**Stated problem**:
Edit the rows starting with the line that contains "How far away is [223,261]" and going on through the end of the rows, replacing "nearest" with "closest" and changing nothing else. Give back only those lines.

**Recorded information**:
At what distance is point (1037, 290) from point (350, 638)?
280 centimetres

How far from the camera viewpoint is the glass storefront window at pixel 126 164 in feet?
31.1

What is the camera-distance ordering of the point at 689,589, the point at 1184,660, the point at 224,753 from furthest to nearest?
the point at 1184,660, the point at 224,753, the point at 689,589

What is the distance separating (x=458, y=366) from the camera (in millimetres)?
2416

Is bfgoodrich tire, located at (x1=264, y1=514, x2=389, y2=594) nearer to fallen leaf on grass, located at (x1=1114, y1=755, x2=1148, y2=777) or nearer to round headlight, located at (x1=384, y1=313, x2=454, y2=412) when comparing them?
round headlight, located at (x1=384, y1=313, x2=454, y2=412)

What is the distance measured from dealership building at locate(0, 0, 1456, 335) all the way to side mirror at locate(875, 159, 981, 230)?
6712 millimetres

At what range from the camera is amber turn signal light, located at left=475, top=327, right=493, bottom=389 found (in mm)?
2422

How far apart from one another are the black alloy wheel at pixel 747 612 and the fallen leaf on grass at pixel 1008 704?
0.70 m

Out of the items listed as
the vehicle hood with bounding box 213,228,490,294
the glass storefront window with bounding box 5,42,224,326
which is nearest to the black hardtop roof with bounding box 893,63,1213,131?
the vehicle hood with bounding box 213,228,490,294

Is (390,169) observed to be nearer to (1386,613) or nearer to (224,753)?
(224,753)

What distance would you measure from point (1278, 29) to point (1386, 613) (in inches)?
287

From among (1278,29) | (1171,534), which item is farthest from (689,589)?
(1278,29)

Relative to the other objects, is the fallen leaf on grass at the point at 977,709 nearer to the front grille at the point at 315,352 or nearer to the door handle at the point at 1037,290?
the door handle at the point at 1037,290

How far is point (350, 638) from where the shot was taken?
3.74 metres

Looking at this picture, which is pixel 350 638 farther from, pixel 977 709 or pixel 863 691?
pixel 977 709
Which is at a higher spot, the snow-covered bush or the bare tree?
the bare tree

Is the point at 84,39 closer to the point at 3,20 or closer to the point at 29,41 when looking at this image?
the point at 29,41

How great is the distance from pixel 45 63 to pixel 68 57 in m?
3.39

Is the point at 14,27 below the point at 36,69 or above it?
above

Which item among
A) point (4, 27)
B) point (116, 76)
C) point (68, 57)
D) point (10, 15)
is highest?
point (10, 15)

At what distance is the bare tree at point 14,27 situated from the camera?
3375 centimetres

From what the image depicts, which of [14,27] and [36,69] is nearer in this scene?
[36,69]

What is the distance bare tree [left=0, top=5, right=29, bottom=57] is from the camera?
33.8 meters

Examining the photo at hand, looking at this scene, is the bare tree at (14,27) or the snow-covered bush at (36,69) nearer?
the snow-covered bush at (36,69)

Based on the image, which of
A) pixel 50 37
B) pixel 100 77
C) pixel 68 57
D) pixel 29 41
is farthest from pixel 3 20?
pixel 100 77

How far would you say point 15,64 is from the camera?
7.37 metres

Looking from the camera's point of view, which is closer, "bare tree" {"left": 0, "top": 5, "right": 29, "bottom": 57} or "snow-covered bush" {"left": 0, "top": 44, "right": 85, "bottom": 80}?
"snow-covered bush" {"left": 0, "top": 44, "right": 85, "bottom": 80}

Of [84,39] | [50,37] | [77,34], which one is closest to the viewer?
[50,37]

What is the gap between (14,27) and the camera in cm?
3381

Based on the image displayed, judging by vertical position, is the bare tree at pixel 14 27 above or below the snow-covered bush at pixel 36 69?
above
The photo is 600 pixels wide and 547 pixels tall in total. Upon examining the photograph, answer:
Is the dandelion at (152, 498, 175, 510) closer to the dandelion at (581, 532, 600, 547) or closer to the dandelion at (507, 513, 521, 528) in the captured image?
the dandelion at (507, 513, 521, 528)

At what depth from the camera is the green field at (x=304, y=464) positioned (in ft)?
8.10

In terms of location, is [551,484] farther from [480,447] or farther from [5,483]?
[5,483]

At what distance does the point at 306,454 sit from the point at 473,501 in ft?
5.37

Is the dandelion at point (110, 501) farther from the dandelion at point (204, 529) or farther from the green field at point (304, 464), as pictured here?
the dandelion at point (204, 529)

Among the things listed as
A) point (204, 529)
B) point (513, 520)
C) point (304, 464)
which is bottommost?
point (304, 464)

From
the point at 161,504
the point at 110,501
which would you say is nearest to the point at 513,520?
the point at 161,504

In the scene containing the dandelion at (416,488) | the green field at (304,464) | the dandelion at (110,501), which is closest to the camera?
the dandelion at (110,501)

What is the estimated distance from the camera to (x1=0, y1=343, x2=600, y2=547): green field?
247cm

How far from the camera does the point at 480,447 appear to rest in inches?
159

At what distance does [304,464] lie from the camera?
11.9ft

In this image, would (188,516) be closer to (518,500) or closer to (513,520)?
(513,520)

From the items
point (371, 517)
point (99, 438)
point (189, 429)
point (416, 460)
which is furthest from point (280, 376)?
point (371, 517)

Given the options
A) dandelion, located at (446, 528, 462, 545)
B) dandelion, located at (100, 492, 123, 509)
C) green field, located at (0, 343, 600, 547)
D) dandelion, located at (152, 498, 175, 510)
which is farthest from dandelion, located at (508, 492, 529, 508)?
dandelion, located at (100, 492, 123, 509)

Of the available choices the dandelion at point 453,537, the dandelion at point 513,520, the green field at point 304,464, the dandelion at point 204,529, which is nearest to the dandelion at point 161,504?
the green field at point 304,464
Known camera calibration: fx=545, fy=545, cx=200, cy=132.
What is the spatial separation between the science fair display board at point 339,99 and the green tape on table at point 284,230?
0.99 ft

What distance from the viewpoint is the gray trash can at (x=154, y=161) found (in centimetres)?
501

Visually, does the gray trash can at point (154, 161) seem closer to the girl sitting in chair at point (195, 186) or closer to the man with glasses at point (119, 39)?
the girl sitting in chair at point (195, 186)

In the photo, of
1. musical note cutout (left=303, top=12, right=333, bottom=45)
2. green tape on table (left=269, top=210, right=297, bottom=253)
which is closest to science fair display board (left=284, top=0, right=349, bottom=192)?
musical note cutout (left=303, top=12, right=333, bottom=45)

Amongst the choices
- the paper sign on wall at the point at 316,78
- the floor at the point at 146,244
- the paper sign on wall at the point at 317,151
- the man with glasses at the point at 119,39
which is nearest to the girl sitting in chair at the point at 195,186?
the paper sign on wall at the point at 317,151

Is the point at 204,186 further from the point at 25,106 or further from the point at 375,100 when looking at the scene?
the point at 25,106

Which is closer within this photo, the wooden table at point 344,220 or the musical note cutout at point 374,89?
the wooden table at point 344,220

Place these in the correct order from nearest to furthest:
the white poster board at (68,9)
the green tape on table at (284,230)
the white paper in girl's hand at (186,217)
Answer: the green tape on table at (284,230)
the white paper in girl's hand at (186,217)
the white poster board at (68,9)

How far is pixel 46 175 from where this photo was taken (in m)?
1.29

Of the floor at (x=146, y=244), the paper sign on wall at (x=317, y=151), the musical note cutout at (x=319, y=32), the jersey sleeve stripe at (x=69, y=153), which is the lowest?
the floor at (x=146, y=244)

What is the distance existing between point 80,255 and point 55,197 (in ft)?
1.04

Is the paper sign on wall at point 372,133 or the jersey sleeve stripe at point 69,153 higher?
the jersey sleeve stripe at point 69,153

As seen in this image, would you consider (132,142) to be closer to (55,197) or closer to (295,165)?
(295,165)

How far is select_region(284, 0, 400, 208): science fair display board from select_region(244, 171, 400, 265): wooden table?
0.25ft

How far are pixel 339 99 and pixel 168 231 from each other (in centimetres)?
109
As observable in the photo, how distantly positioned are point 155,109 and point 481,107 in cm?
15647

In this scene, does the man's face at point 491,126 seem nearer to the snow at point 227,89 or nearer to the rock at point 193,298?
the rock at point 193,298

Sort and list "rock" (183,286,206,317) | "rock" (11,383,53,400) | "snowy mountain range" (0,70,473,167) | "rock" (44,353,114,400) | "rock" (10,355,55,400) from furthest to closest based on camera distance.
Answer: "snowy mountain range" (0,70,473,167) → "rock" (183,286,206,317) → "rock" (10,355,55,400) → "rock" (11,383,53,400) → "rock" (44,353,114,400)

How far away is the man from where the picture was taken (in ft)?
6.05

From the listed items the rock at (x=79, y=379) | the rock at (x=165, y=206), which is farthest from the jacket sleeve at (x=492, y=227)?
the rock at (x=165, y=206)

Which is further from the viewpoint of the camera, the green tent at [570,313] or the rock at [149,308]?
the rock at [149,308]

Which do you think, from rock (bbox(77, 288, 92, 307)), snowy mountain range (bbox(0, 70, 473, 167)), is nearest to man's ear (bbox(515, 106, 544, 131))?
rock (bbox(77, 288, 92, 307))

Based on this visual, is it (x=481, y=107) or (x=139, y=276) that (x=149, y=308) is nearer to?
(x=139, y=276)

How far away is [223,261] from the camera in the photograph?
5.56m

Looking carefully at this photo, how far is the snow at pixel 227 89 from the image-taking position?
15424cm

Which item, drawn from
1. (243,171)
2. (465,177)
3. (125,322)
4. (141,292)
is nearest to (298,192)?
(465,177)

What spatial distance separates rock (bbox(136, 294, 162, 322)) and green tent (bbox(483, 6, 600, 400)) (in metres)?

**Result**:
How far away is [223,261] from the camera in the photograph?
5.56m

Looking carefully at this photo, how far is the snow at pixel 227 89 from the image-taking position?
15424cm

Which item, drawn from
1. (243,171)
2. (465,177)
3. (125,322)
4. (141,292)
is closest to (298,192)?
(465,177)

What spatial distance separates rock (bbox(136, 294, 162, 322)) and green tent (bbox(483, 6, 600, 400)) (in metres)?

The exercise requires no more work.